Thursday, June 15, 2017

A Kaiser in exile and a fraught love story

Kaiser Wilhelm II of Germany abdicated his throne in 1918, retreating to the Netherlands, where he lived in exile for another couple of decades. Adapted from the Kaiser's Last Kiss, a novel by Alan Judd, The Exception looks at the Kaiser's life during the heyday of the Third Reich, which the Kaiser evidently hated for its boorishness. A brilliant Christopher Plummer plays the Kaiser as a character reminiscent of a Tolstoy creation, an intelligent but mildly deluded ruler who never has accepted his fall from power.
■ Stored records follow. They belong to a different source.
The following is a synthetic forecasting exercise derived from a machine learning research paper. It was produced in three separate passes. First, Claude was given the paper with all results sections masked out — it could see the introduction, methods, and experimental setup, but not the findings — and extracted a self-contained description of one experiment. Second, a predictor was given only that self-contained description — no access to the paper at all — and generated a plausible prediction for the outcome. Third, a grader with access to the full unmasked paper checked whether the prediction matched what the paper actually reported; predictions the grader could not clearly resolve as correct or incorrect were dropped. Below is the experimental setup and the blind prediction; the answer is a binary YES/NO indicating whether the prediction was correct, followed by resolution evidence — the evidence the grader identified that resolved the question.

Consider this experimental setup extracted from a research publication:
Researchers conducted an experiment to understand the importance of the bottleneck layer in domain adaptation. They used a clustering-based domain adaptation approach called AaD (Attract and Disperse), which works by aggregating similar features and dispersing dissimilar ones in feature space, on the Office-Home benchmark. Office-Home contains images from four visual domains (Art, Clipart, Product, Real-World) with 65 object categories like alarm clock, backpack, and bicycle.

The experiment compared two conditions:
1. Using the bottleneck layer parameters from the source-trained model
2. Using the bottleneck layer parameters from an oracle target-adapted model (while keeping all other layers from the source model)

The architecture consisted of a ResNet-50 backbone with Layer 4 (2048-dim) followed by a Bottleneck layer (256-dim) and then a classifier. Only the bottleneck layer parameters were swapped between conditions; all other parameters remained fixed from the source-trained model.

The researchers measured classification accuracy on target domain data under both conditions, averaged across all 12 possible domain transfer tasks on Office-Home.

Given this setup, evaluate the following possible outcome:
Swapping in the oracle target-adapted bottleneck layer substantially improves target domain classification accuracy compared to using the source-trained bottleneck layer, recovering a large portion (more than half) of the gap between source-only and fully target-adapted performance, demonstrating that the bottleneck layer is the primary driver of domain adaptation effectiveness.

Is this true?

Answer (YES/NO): NO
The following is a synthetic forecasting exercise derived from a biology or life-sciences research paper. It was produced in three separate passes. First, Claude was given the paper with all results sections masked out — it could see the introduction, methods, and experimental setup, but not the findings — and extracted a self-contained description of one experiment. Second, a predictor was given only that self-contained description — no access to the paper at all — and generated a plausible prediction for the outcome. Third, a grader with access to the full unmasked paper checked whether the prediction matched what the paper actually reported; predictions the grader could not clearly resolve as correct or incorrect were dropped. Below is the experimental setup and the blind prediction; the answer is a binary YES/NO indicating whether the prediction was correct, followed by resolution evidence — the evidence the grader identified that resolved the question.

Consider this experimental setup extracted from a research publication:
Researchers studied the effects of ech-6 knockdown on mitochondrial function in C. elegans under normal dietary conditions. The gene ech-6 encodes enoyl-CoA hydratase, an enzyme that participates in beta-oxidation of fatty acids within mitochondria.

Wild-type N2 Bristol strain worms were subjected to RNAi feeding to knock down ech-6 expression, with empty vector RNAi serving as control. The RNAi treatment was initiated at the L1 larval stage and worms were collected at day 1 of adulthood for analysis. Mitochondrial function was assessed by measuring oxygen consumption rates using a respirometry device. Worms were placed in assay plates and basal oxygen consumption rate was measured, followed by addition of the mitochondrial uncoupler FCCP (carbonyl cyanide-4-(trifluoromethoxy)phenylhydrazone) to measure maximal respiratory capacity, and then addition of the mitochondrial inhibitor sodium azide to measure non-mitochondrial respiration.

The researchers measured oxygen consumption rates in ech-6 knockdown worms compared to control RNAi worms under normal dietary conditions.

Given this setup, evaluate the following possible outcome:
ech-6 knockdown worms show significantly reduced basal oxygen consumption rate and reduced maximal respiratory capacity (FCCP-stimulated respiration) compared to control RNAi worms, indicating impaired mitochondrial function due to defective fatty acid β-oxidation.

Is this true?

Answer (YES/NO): NO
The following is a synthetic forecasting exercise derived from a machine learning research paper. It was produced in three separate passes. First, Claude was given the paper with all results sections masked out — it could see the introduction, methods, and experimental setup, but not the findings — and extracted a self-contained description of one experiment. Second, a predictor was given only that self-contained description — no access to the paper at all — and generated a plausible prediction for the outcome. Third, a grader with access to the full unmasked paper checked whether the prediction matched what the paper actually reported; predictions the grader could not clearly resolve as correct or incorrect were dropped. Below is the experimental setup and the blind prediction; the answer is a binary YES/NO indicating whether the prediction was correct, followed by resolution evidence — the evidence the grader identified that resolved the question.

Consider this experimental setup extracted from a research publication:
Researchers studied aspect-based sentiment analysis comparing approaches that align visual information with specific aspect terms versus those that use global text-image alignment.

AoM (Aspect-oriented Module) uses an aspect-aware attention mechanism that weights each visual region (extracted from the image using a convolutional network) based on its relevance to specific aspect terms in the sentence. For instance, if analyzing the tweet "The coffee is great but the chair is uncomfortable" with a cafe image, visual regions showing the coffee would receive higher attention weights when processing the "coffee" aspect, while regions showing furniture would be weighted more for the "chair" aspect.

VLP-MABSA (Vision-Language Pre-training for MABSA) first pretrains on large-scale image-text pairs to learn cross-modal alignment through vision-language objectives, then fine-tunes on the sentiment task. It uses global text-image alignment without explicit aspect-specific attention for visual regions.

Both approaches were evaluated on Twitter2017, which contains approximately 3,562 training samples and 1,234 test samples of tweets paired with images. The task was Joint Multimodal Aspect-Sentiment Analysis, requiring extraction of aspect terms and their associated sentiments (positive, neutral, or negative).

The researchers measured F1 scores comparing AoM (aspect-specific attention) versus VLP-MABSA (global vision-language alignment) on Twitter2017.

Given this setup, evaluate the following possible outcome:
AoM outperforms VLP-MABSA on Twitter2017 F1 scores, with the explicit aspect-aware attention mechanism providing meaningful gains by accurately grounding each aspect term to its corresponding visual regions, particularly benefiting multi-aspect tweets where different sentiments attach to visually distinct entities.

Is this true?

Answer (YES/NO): YES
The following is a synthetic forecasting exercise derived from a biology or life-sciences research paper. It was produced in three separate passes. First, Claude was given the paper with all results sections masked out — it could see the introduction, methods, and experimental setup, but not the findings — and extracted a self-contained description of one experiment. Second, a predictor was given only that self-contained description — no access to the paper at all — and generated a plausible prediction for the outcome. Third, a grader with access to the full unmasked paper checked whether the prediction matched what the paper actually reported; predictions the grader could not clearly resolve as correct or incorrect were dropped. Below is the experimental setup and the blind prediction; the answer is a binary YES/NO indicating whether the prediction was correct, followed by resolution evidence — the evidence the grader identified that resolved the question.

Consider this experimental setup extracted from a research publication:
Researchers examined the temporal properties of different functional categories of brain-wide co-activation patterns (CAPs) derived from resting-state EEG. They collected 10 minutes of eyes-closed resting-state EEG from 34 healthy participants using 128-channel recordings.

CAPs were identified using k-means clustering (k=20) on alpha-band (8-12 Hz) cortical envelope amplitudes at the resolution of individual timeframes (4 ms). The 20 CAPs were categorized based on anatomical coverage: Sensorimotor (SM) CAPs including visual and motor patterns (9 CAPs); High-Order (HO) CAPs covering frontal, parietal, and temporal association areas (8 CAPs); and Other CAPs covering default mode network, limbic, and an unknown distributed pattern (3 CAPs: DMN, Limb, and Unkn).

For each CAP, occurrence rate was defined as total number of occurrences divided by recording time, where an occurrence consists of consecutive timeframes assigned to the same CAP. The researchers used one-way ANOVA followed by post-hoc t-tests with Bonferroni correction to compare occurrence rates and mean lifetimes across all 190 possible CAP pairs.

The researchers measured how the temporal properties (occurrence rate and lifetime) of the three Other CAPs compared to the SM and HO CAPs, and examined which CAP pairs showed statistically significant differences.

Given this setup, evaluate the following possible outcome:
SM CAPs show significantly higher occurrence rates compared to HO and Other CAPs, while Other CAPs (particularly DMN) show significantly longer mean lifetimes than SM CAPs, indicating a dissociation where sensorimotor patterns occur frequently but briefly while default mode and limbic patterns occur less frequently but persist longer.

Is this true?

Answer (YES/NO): NO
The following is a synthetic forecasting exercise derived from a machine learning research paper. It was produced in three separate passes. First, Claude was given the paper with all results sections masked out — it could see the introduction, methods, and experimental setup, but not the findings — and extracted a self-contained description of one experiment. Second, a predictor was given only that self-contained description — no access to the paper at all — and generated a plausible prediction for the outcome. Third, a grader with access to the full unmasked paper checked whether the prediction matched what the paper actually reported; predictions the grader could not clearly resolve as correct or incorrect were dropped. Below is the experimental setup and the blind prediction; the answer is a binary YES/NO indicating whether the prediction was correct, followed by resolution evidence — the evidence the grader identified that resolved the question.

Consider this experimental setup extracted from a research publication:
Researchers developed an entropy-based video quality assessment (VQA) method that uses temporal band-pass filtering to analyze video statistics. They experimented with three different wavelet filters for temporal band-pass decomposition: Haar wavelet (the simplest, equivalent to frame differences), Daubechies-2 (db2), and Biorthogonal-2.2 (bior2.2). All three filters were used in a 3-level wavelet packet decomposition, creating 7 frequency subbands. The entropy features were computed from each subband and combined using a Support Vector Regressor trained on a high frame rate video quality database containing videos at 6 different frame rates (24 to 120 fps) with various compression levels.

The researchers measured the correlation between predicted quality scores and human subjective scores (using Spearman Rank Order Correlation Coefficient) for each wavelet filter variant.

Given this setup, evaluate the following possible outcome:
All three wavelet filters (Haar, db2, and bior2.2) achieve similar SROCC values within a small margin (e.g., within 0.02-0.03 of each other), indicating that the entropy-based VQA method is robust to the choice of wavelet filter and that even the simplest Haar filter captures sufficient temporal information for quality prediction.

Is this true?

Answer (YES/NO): NO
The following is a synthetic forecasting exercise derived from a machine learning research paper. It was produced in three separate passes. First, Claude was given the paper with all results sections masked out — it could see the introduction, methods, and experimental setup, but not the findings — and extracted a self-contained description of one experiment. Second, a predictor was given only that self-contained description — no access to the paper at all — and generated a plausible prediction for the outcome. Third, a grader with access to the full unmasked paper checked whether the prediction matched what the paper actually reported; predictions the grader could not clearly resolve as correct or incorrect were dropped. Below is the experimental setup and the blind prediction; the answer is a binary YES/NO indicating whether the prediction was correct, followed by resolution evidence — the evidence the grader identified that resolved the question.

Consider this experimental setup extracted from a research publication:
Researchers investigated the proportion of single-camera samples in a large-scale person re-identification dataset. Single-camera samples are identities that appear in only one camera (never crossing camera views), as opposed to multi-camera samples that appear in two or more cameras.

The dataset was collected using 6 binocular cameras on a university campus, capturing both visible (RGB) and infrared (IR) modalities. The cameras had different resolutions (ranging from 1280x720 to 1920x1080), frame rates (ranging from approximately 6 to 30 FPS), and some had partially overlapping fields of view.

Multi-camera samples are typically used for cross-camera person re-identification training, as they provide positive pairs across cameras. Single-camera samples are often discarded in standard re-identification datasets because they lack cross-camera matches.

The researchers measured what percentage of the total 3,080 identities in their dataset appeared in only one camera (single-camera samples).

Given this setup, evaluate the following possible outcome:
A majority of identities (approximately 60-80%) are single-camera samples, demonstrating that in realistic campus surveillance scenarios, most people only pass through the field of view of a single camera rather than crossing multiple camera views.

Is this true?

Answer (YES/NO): NO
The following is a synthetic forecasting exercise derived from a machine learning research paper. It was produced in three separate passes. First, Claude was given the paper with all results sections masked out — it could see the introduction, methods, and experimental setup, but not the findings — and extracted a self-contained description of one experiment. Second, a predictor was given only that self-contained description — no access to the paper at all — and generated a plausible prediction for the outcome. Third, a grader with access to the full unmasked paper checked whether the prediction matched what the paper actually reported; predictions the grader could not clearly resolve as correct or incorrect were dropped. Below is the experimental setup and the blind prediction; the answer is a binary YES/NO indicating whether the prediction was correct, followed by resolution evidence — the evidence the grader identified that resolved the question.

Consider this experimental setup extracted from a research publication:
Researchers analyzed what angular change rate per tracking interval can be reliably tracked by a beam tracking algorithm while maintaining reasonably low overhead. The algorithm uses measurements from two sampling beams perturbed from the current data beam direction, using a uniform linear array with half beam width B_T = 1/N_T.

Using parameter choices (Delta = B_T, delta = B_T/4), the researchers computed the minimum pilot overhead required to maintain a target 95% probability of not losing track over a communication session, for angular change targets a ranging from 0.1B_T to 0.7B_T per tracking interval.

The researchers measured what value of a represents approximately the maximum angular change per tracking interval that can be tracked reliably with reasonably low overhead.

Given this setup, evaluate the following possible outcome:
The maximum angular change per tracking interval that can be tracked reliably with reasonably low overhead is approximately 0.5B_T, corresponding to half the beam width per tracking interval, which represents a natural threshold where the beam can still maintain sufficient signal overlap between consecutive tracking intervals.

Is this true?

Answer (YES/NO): NO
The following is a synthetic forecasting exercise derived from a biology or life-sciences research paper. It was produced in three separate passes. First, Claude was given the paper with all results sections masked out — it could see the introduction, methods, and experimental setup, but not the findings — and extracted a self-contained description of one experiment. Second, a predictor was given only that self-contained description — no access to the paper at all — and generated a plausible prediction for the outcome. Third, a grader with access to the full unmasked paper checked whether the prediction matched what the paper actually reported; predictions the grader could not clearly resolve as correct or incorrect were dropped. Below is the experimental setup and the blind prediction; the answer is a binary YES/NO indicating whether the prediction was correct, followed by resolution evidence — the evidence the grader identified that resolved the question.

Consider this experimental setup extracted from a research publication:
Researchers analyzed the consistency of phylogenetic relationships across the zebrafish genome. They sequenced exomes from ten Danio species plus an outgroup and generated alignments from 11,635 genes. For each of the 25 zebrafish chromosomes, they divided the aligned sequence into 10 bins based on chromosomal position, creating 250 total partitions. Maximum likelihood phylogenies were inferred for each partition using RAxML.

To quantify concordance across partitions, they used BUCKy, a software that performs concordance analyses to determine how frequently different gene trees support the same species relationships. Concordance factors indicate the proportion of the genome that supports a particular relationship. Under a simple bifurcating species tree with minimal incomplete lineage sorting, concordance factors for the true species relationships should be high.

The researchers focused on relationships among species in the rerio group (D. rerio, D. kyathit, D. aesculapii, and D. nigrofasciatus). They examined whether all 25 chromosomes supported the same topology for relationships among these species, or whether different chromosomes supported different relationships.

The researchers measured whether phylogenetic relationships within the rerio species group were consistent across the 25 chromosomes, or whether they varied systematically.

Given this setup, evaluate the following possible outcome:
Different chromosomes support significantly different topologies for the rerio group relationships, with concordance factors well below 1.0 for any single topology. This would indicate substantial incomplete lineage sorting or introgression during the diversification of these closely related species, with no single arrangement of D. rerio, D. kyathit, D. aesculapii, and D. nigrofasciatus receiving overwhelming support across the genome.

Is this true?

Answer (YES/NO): YES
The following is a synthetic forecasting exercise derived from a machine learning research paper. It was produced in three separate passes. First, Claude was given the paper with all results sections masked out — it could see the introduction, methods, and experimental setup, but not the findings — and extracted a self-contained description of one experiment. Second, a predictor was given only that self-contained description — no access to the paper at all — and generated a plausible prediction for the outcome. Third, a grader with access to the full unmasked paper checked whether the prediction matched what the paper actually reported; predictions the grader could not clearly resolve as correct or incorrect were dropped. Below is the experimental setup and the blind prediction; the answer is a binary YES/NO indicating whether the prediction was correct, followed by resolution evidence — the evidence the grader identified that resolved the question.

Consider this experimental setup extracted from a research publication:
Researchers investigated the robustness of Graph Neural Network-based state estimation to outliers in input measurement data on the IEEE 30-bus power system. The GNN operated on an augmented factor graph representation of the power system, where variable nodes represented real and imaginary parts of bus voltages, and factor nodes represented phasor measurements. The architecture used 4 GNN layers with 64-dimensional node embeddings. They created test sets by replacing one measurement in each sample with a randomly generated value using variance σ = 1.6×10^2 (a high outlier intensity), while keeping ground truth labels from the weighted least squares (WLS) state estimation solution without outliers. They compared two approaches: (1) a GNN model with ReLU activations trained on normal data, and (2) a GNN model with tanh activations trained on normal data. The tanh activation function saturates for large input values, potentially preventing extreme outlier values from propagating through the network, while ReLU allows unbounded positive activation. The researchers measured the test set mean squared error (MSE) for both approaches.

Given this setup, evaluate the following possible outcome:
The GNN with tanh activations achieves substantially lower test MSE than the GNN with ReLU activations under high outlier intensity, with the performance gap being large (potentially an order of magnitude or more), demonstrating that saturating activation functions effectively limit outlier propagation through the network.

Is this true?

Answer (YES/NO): YES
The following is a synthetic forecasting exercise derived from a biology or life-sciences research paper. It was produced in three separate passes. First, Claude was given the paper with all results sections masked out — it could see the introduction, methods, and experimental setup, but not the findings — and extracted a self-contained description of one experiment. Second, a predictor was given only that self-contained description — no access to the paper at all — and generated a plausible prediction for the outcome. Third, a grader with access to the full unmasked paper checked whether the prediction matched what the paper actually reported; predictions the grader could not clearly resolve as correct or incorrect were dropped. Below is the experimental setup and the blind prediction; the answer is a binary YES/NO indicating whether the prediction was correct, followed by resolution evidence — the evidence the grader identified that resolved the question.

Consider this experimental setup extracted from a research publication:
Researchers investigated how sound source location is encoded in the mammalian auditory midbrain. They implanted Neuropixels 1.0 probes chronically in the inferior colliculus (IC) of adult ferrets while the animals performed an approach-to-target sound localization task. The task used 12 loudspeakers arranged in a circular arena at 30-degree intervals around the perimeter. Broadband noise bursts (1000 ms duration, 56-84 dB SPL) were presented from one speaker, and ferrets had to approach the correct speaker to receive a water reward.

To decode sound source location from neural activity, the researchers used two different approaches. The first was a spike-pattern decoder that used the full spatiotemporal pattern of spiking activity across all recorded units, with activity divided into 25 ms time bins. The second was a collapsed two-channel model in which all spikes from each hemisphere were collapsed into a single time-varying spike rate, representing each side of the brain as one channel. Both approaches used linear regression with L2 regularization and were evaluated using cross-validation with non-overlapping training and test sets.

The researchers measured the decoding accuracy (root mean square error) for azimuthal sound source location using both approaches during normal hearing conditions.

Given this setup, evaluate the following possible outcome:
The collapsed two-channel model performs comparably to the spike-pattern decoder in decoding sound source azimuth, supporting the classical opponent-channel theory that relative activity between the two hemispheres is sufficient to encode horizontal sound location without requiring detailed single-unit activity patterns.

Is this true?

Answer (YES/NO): NO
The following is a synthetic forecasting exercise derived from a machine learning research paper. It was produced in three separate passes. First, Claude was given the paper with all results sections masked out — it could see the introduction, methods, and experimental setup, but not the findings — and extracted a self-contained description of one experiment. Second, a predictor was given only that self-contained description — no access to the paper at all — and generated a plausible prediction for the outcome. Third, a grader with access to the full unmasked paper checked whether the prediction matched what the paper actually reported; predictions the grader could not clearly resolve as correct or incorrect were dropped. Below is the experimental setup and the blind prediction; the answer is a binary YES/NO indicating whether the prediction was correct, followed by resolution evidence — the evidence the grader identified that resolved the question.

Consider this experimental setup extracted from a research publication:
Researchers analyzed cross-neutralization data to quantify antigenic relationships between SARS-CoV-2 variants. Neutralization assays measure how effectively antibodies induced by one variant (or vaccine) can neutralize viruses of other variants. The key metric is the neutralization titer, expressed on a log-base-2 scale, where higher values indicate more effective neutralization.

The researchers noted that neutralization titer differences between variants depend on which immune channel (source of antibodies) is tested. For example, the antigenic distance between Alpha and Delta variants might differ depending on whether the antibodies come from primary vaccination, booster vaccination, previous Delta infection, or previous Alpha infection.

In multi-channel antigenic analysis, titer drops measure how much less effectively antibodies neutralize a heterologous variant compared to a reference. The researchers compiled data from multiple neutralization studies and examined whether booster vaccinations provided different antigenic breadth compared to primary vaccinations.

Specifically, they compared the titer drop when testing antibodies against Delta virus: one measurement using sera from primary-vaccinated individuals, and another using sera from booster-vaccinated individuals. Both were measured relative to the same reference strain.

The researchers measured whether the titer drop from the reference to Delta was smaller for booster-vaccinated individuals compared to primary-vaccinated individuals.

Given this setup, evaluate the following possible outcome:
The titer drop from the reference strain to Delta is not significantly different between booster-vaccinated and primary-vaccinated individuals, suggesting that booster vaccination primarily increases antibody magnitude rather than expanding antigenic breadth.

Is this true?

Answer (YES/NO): NO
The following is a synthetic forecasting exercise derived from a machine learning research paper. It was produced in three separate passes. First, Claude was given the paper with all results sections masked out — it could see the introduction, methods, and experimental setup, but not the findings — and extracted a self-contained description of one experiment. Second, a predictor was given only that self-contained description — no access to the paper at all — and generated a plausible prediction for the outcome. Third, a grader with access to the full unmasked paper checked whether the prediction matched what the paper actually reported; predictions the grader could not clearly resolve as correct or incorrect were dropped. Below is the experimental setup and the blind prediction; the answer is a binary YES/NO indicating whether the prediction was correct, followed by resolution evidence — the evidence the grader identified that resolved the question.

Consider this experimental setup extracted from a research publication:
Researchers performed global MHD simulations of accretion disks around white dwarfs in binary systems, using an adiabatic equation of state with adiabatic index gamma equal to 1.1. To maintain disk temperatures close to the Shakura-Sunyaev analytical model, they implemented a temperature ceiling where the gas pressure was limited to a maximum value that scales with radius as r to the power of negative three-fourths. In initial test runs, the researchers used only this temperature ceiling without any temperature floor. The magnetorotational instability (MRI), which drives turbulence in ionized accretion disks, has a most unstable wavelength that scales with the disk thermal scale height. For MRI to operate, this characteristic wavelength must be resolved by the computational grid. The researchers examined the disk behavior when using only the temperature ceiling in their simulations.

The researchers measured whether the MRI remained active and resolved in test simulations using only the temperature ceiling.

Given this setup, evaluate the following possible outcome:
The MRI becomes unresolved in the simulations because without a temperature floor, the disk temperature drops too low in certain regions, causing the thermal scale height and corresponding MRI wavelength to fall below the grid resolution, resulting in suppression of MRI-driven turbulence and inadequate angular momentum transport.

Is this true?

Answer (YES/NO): YES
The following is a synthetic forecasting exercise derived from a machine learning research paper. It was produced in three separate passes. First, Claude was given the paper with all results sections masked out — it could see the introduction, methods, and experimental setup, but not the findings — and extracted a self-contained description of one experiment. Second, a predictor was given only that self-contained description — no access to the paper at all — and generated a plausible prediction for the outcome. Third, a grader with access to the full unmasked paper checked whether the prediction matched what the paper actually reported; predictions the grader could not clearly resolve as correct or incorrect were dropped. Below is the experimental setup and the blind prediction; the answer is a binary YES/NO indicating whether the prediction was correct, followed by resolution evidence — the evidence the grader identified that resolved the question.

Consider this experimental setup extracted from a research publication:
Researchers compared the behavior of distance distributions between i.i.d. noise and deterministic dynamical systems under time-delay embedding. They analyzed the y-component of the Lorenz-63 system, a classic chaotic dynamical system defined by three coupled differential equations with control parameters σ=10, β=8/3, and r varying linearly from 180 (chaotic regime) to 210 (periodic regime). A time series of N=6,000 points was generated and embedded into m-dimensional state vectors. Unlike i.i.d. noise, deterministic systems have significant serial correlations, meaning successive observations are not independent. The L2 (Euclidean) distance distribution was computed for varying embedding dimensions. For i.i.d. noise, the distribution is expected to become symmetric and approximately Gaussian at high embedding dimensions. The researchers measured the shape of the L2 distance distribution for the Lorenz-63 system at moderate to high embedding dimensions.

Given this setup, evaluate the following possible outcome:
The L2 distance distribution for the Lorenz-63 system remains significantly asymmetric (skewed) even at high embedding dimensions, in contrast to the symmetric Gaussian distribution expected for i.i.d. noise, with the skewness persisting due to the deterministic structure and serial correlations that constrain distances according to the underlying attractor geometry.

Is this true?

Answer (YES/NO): YES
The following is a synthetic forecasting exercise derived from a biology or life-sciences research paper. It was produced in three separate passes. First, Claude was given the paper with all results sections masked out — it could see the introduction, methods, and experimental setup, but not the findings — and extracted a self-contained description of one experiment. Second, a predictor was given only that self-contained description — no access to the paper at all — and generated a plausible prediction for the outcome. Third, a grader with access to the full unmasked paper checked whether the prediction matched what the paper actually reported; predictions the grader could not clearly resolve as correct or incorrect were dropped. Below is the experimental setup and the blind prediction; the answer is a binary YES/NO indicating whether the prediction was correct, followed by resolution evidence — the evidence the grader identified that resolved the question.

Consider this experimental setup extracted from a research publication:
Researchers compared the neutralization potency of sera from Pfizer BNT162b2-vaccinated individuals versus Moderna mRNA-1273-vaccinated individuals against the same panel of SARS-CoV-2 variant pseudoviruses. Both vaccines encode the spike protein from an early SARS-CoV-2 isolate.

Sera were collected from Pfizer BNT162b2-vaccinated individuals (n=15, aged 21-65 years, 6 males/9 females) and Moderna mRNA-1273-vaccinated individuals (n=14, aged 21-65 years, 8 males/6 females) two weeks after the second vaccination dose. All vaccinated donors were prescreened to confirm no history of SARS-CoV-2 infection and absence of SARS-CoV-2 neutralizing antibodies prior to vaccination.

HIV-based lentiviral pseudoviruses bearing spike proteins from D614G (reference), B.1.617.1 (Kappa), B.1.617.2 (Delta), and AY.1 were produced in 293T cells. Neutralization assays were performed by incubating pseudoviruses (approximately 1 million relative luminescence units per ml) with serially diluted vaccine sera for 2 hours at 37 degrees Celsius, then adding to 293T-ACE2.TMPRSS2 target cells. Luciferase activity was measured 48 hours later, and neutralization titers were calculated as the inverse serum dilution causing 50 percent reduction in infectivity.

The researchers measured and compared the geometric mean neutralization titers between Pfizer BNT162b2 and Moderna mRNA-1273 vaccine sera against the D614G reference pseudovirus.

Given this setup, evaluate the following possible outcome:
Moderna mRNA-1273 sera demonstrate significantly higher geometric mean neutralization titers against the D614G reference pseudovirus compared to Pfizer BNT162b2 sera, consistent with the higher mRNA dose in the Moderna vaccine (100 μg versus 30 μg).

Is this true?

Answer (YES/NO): NO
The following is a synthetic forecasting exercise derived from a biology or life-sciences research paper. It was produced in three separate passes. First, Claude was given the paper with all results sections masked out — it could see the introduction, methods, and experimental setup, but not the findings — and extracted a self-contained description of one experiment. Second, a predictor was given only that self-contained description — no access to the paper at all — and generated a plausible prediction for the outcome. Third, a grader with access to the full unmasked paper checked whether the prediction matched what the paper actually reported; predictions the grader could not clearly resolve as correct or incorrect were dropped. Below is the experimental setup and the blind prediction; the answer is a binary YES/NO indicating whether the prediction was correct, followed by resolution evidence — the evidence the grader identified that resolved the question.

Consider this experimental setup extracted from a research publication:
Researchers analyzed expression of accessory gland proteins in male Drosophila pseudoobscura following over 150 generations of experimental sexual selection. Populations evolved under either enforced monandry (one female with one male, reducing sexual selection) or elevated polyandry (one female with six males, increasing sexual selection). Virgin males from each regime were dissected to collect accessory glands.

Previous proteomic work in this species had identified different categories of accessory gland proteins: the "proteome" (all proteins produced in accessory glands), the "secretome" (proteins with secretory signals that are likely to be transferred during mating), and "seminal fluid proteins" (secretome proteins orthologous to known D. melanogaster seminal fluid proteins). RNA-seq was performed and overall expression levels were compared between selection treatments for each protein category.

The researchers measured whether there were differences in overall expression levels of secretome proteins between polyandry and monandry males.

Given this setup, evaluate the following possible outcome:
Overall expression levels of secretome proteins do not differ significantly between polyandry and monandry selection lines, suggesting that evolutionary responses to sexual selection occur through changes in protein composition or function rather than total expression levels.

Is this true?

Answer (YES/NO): NO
The story kicks off when the Nazis assign a German captain (Jai Courtney) to watch over the Kaiser and keep an eye out for spies. Courtney's Capt. Brandt evidently has been banished himself; he's on a punishment assignment for having gotten crosswise with the SS during a stint in Poland. The Kaiser surrounds himself with a small coterie of loyalists that includes a military aide (Ben Daniels) and the empress, a fine Janet McTeer. The story of a rueful monarch in exile is muddied by Capt. Brandt's infatuation with one of the kaiser's servants (Lily James). Director David Levaux focuses much of the movie on the relationship between the captain and the servant girl, a young woman who happens to be Jewish. Questions about the meaning of loyalty arise for the smitten Capt. Brandt, but the movie's emphasis on romance costs it some hard-edged credibility. Eddie Marsan appears briefly as Heinrich Himmler.